In contrast to the aforementioned D-Day, The Maintenance of Headway could be consumed in an afternoon. It’s the sixth novel (it’s a novella actually) by one of my favourite British writers; the bus driver who is Magnus Mills.
And this book is clearly autobiographical as it is something of an essay on the issues that face bus drivers in an unnamed city sporting an Arch and a Bejewelled Highway that must be Oxford Street. It has certain similarities to his earlier masterpiece (the Scheme for full employment – an allegory based, I think on Napoleon’s grand scheme of the same name). Similar, but totally different, and, I think, less allegorical.

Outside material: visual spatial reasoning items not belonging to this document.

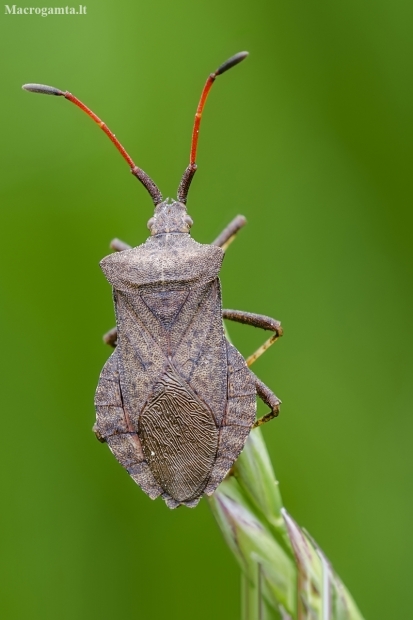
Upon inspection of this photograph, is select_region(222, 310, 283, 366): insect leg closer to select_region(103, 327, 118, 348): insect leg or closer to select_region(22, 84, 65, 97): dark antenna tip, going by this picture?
select_region(103, 327, 118, 348): insect leg

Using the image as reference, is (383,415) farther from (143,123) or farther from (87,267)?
(143,123)

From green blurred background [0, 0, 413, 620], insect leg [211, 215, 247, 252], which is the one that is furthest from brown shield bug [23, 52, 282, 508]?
green blurred background [0, 0, 413, 620]

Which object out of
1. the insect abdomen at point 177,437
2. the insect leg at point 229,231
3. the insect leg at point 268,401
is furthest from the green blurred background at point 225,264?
the insect abdomen at point 177,437

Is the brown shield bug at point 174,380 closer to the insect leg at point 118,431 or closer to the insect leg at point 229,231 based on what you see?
the insect leg at point 118,431

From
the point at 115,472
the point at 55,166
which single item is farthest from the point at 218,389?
the point at 55,166

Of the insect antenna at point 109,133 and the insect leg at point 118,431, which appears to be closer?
the insect leg at point 118,431

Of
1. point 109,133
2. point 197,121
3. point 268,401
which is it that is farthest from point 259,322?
point 109,133
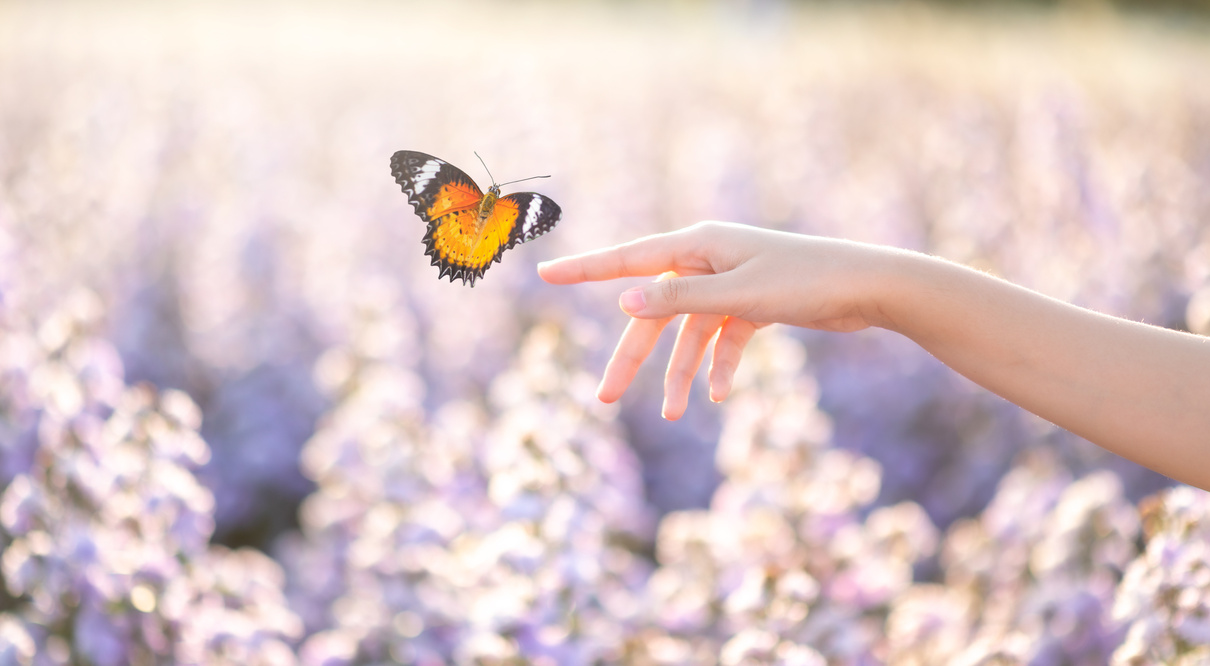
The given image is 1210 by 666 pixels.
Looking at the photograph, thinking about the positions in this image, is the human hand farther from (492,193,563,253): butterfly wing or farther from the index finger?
(492,193,563,253): butterfly wing

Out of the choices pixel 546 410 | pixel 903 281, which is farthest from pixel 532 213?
pixel 546 410

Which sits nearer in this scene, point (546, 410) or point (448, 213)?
point (448, 213)

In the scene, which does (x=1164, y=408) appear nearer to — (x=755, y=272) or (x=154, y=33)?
(x=755, y=272)

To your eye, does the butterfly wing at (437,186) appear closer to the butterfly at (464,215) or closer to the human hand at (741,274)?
the butterfly at (464,215)

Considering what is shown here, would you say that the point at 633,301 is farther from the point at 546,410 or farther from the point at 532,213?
the point at 546,410

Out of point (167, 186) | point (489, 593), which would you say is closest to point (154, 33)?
point (167, 186)

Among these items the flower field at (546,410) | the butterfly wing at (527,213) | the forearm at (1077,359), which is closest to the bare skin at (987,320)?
the forearm at (1077,359)
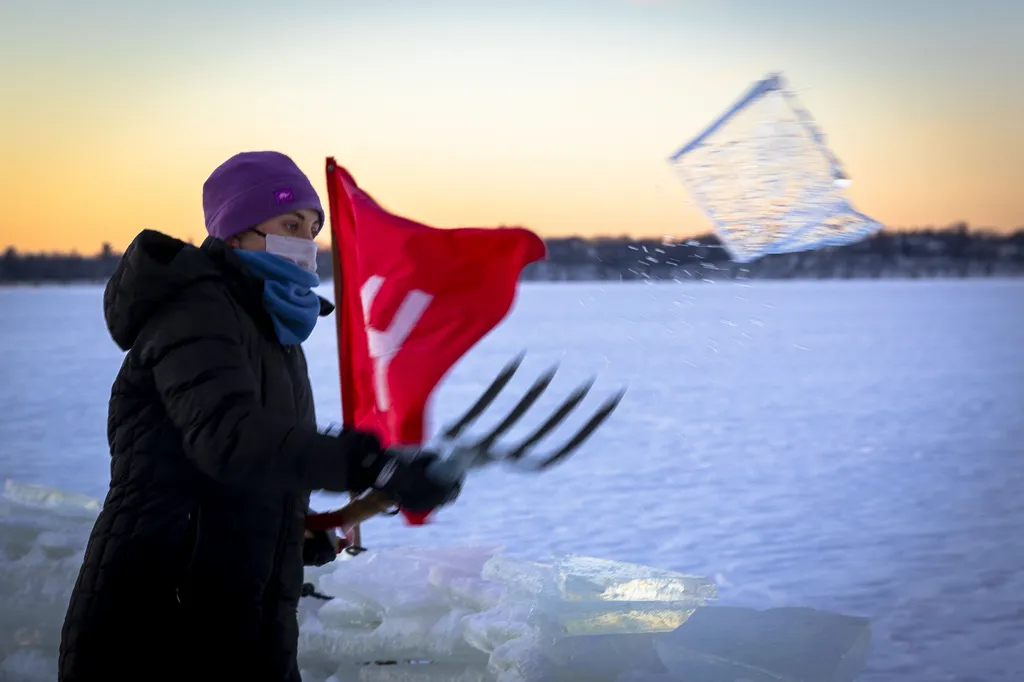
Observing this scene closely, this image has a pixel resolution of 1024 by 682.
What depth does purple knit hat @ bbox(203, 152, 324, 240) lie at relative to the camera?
189cm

It has no real beginning, middle and end. It has no plot to mention but it is a delightful and whimsical take on the little things that drive people’s day-to-day existences in whatever line of employment they find themselves.
Spats, cliques, politics all brew up as the depot’s drivers face up the inspectors in a class ridden micro ecosystem.
The mantra that bus drivers should be ‘driven’ by “the maintenance of headway” challenges individuals on a daily basis. The ultimate goal of every driver is to finish his (or her) shift a few minutes early and keep moving throughout their day. The inspectors are driven barmy by early running buses even though the population at large continue to arrive at bus stops early fully expecting their buses to arrive late.
Mills gentle humour is punctuated by the odd outburst of totally unexpected foul language by one of the more aggressive and anti-establishment drivers which makes for laugh out loud moments.
Magnus Mills is a national treasure. Take this book to your heart. A stunning return to form after his weakest outing to date (Explorers of the New Century). Read it as a companion piece to The Scheme for Full employment then delve into his back catalogue. I promise you much joy.